BEGIN

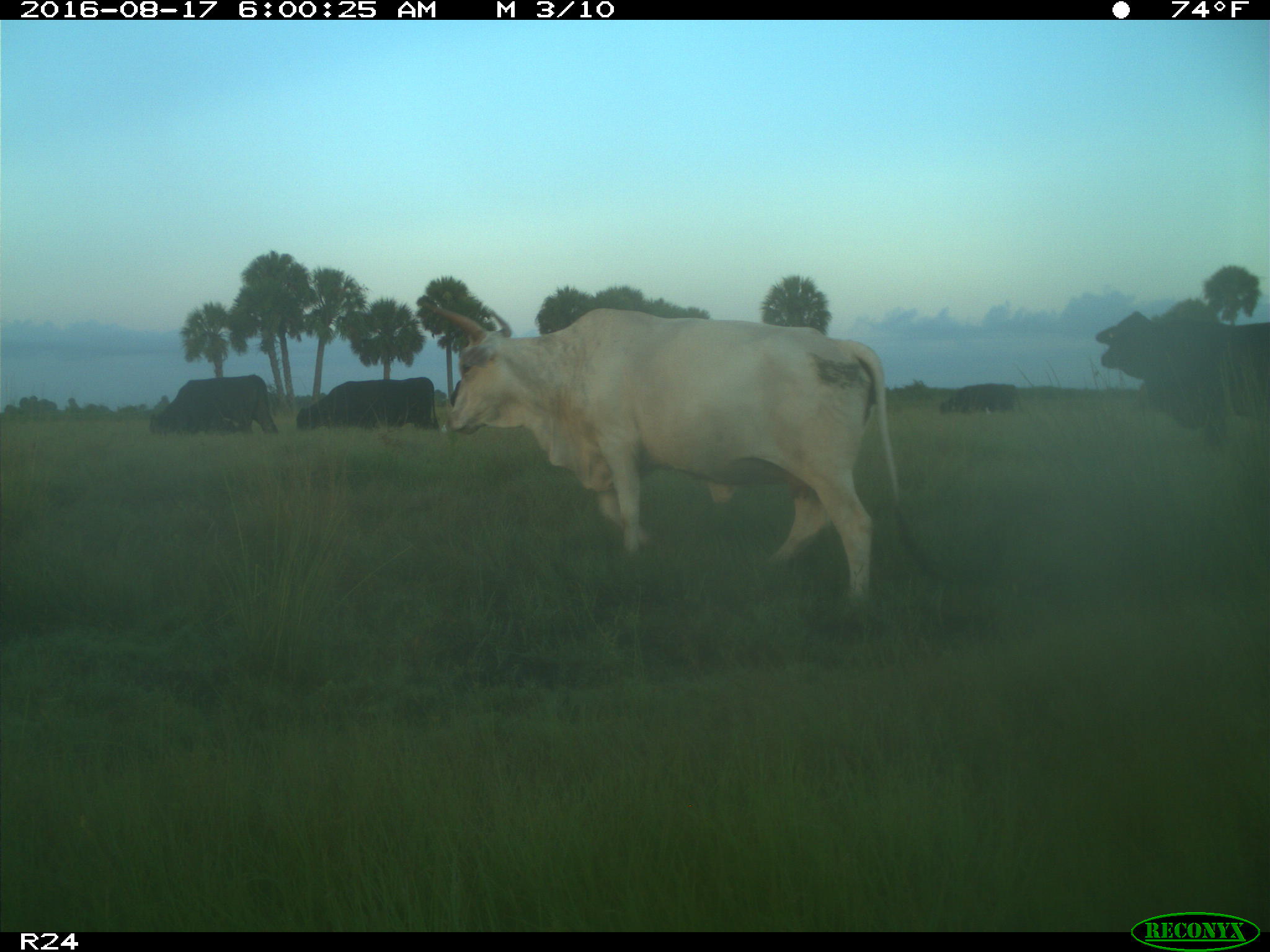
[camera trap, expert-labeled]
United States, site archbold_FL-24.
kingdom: Animalia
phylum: Chordata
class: Mammalia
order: Artiodactyla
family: Bovidae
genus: Bos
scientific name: Bos taurus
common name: domestic cow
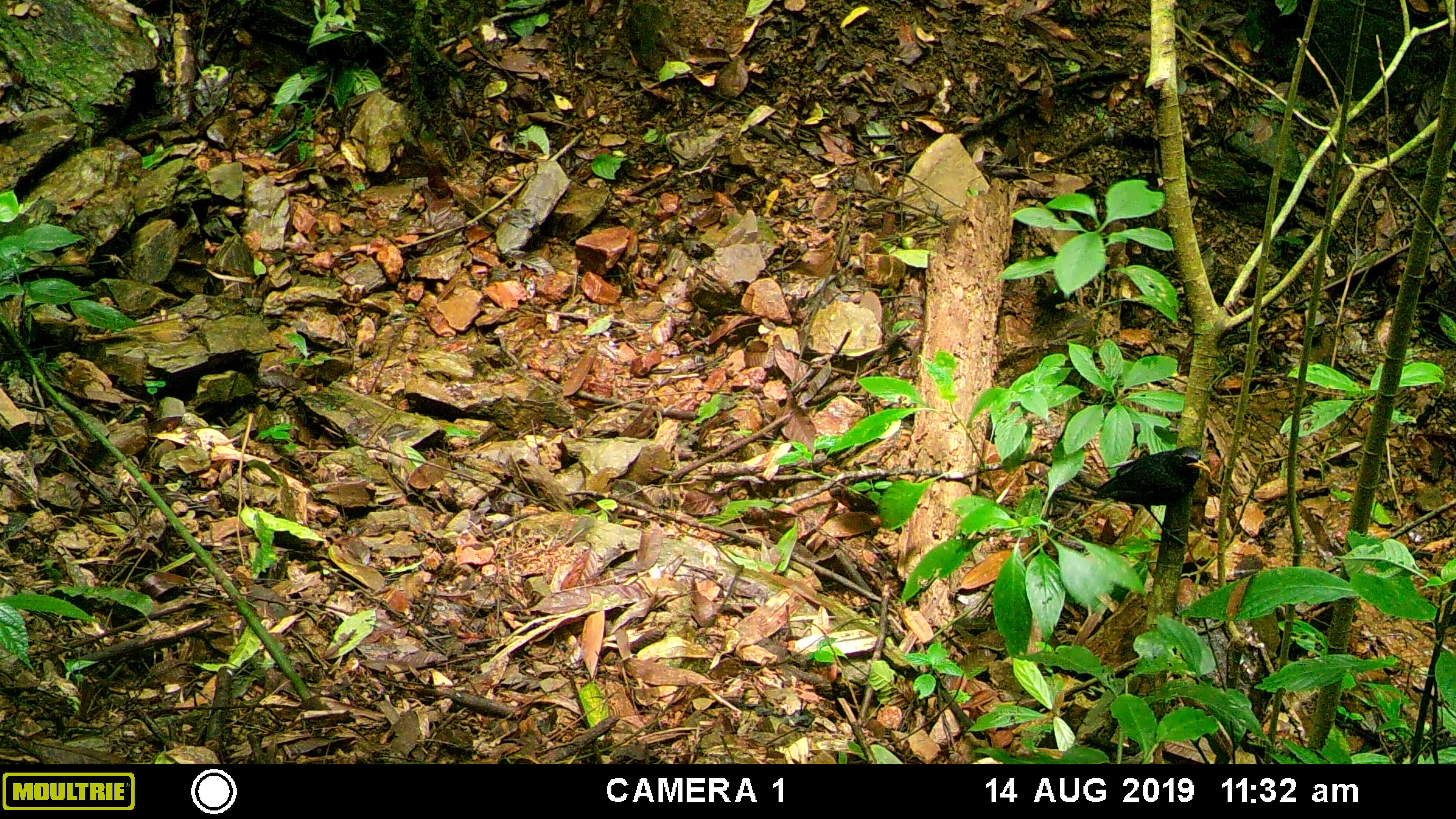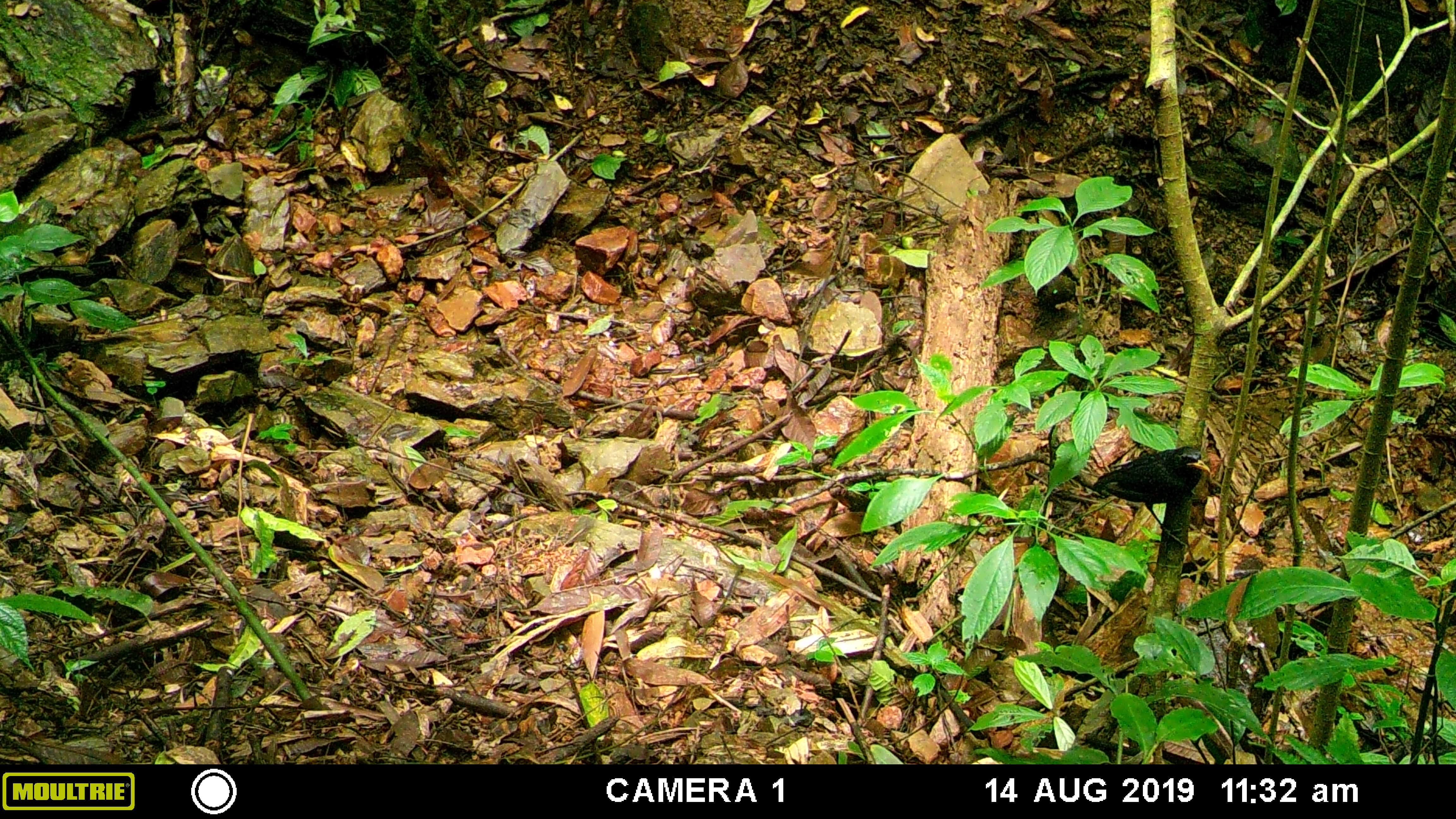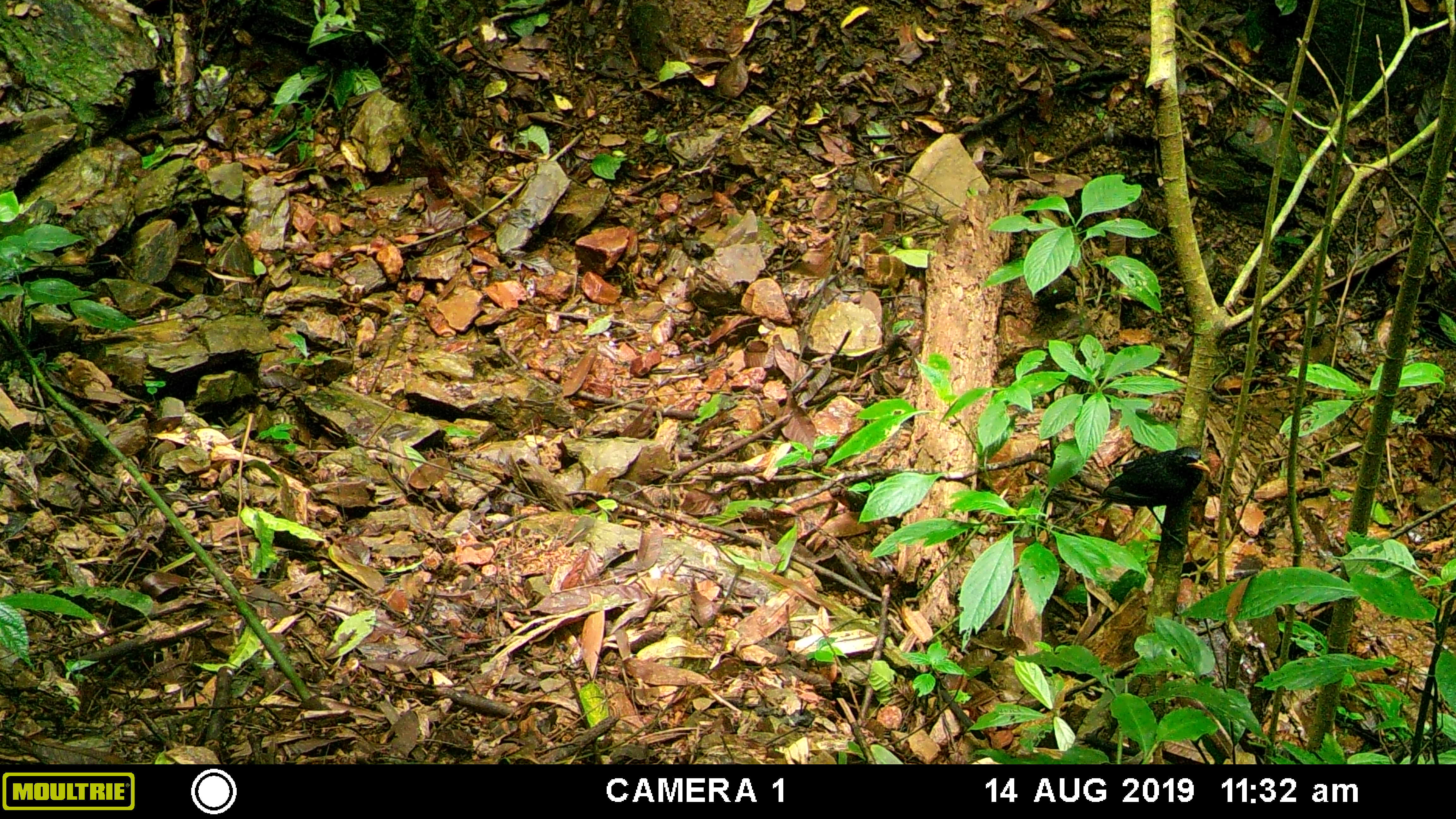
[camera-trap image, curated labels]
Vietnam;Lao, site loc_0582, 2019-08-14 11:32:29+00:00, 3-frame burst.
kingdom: Animalia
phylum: Chordata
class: Aves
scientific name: Aves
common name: bird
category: unidentified bird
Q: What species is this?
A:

END

● **What to work on**
Pictures within the entries must not be reproduced; everything else is to be restated verbatim.

● **Answer for the task**
[camera trap, expert-labeled]
United States, site archbold_FL-24.
kingdom: Animalia
phylum: Chordata
class: Mammalia
order: Artiodactyla
family: Bovidae
genus: Bos
scientific name: Bos taurus
common name: domestic cow
[camera-trap image, curated labels]
Vietnam;Lao, site loc_0582, 2019-08-14 11:32:29+00:00, 3-frame burst.
kingdom: Animalia
phylum: Chordata
class: Aves
scientific name: Aves
common name: bird
category: unidentified bird
Q: What species is this?
A:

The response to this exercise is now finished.